L’espèce de Chaunacops que nous avons le plus souvent vue lors des expéditions du ROV de l’explorateur Okeanos du Pacifique central est C. coloratus. La plupart des individus sont roses ou rouge rosé, avec des piqûres proéminentes sur la tête et le corps, et des cirres courts. Ils sont généralement, mais pas toujours, vus dans une posture caractéristique avec une nageoire pectorale appuyée comme une main contre un rocher et l’autre posée sur du sable ou des sédiments.

Chaunacops coloratus

Un Chaunacops coloratus photographié lors d’une plongée en ROV Deep Discoverer à environ 2 239 mètres (7 346 pieds) sur un mont sous-marin à sommet plat (guyot) à l’ouest de l’atoll de Wake le 6 août 2016. Cet individu était assis dans une posture caractéristique de l’espèce sur des sédiments à côté d’un rocher. (Photo : Bureau d’Exploration et de recherche océaniques de la NOAA, Deepwater Wonders of Wake)

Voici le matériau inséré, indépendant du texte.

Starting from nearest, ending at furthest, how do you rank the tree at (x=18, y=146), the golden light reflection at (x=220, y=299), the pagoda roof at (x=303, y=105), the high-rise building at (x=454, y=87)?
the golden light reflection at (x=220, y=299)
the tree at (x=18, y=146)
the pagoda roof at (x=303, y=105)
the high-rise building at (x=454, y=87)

Le Chaunacops rouge vif observé le 8 septembre 2017 semblait différent du C. coloratus vu dans d’autres expéditions d’Okeanos Explorer Pacific en ayant une couleur plus vive, des cirres plus grands et des piqûres plus petites ou sans piqûres sur le dos. Nous ne savons pas si ces différences ont été causées par des variations entre individus d’une même espèce, par des variations entre différentes tailles ou stades de maturation d’une même espèce, ou par des différences entre espèces. Si les différences étaient dues à des variations entre les espèces, nous avons peut-être trouvé une deuxième espèce de Chaunacops non décrite dans les îles Hawaïennes.

Chaunacops rouge vif

Un Chaunacops rouge vif observé le 8 septembre 2017 à environ 3 148 mètres (1,96 miles) dans les monts sous-marins de Musicians au nord-est des îles Hawaïennes différait de ceux habituellement observés par sa couleur plus vive, ses cirres plus grands et ses piqûres plus petites ou sans piqûres sur le dos. (Photo : Bureau de l’Exploration et de la Recherche Océaniques de la NOAA, Symphonie en eaux Profondes: Explorer les monts sous-marins des Musiciens)

Cependant, cela illustre un point important concernant les explorations de la biologie des grands fonds — nous ne pouvons pas vérifier quelles espèces nous voyons sans collecter des spécimens qui peuvent être examinés en détail. Les enregistrements vidéo à eux seuls ne permettent pas d’identifier précisément les espèces dans la plupart des cas et ils ne permettent certainement pas l’identification et la description de nouvelles espèces. Bien que le ROV Deep Discoverer puisse utiliser son bras mécanique pour collecter des spécimens d’organismes non nageurs comme les coraux et les éponges qui sont considérés comme de nouvelles espèces, il ne peut pas collecter d’organismes qui nagent. Ainsi, l’observation du Chaunacops rouge vif nous livre un autre mystère des grands fonds dont la solution devra attendre d’autres explorations avec des outils permettant de collecter des spécimens.

Republié du Bureau de l’Exploration et de la recherche océaniques de la NOAA, expédition de l’explorateur Okeanos du navire de la NOAA, « Deep-Sea Symphony: Exploring the Musicians Seamounts », journaux de mission.